9-11 and Syria: a propaganda field day

By now we've all seen the ugly meme, at least if you've got a Facebook account. A uniformed serviceman holds a hand-written sign over his face reading "I didn't join the army to fight for al-Qaeda in Syria."  (In case you've missed it, it is of course flaunted by the right-wing xenophobes at InfoWars.) Hopefully, we don't have to explain how this is a shameful betrayal of the secular civil resistance in Syria—it simply denies their existence, painting the entire opposition as al-Qaeda. And you certainly don't have to be pro-intervention to recognize this. A related ugly meme shows a face-palming Obama with the caption: "That awkward moment when you realize the only allies the US can muster for a Syria attack… are the terrorists who flew planes into your buildings twelve years ago."

It is hardly surprising that Glenn Beck, an avid peddler of rank Islamophobia, is on this bandwagon. Right Wing Watch notes (with a video link): "Furious about the speech President Obama delivered on Syria last night, Beck asserted that any military action against the Syrian regime would be for the benefit of al Qaeda, which would make Obama guilty of aiding and abetting the enemies of the United States of America and 'that makes him a traitor.'" 

Unfortunately, this ugliness is being embraced by people you really wish would know better. Also making the rounds is a YouTube clip of an interview with Nobel laureate Mairead Maguire, who apparently visited Syria and the refugee camps in Lebanon, "at the invitation of the patriarch of Syria." She waxes outraged at all sorts of horrific atrocities by the jihadists (which are doubtless real enough), while having nothing to say about those committed by the Assad regime. Obviously, her junket was arranged by Syrian Christian leaders, who cherry-picked victims of jihadist terror for her to talk to. Now, Syrian Christians have every reason to fear the worst from the jihadists, and consequently many see the Assad regime as the lesser evil. But Maguire obviously went to them (rather than an exponent of the secular civil resistance, e.g. the Local Coordination Committees) because she wanted to be regaled by stories of jihadist terror, and not those of Assad's state terror. Which is the greater terror, if only because of access to greater fire-power.

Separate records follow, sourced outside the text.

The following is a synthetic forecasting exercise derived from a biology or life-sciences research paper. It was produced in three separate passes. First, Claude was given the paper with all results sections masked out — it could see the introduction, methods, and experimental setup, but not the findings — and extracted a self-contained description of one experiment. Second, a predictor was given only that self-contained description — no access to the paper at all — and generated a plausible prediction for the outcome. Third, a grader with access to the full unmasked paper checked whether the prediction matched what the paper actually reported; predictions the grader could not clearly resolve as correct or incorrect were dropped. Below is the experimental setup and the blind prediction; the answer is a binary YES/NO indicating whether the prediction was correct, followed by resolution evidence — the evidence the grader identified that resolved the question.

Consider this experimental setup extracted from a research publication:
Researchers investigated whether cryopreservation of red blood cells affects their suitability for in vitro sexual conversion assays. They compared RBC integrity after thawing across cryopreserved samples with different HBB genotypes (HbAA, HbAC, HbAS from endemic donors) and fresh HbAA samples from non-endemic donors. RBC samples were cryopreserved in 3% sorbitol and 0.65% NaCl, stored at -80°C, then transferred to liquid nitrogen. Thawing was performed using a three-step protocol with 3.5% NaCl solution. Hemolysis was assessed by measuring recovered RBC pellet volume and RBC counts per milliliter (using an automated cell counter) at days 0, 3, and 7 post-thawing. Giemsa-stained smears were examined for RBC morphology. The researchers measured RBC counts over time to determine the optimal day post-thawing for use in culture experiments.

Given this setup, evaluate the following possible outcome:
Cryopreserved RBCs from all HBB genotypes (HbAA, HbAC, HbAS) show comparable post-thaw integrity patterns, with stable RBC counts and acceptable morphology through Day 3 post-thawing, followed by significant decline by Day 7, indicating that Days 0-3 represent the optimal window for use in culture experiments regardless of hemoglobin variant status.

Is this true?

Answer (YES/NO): NO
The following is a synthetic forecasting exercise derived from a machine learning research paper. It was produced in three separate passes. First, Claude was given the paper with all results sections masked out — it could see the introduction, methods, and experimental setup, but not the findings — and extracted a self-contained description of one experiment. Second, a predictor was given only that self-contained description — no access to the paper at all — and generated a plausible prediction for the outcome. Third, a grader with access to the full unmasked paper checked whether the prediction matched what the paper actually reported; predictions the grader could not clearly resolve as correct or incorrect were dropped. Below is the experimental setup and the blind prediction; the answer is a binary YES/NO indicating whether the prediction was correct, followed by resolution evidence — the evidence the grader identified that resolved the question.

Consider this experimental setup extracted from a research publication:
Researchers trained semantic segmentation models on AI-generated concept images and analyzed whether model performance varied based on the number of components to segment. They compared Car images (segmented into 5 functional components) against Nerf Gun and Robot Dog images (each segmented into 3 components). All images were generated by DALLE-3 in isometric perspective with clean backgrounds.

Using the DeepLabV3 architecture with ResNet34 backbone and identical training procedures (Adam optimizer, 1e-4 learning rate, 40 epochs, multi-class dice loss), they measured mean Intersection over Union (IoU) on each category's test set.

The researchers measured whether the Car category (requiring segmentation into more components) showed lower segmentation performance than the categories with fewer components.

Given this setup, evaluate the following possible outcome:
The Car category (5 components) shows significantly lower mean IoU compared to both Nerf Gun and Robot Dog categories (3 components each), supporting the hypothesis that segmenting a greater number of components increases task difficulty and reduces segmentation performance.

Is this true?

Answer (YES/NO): NO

It shouldn't be too surprising that "leftists" are buying this nonsense, and are as avidly posting these Facebook memes as their counterparts on the Islamophobic right. Recall that the ever-predictable Robert Fisk was spewing the same line just a few days ago. What makes it hilariously ironic is that, as we've pointed out before, those jihadists now being so demonized in Syria are exactly the same ones that "leftists" were so recently rooting for in Iraq! Another example of the left's paradoxical love-hate relationship with the jihad.

Following the Russian proposal for Syria to place its chemical weapons under international control (which we can't help but view as Putin's bid to buy time for Assad to go on killing his people by "conventional" means), the US Senate is shelving the resolution to authorize the use of force, with Obama's acquiescence. (WP, Sept. 11) We think Obama was also trying to buy time by punting to Congress—something he didn't do in the Libya intervention, although the same Orwellian arguments were raised by the White House about how air-strikes aren't really "war." (Jerusalem Post, Sept. 9) After the Congressional punt was announced, the Washington Post's WonkBlog wryly called it "The Obama administration's brilliant strategy to keep us out of Syria," despite Assad having called his "red line" bluff. Sounds about right.

Oh, and on the subject of Orwell… as if just to drive home the poor moral position of the US empire to protect the world from murderous dictators, Secretary of State John Kerry spent much of today meeting with senior members of the "foreign policy establishment" to discuss options on Syria—including elder war criminal Henry Kissinger. (HuffPo, Sept. 11) Kissinger, in addittion to his many other horrific crimes, was of course a mastermind of Gen. Augusto Pinochet's Sept. 11, 1973 blood-drenched military coup in Chile—dubbed the "other 9-11."

At last year's 9-11 commemoration, we noted that the Benghazi attack and Cairo riots that day signaled a re-ignition of the demoralizing jihad-versus-GWOT spectacle, which had been lagging due to secular movements seizing the initiative from both al-Qaeda and the Empire in the Arab Revolutions. After a year of retrogression—due in no small part to Assad's near-genocidal counter-insurgency—it would be nice to remember that the Syrian revolution began with a civil, secular, pro-democracy groundswell from below. And even as al-Qaeda, Tehran, Riyadh, Moscow and Washington have turned Syria into a geopolitical chessboard, that pro-democracy movement hasn't gone anywhere.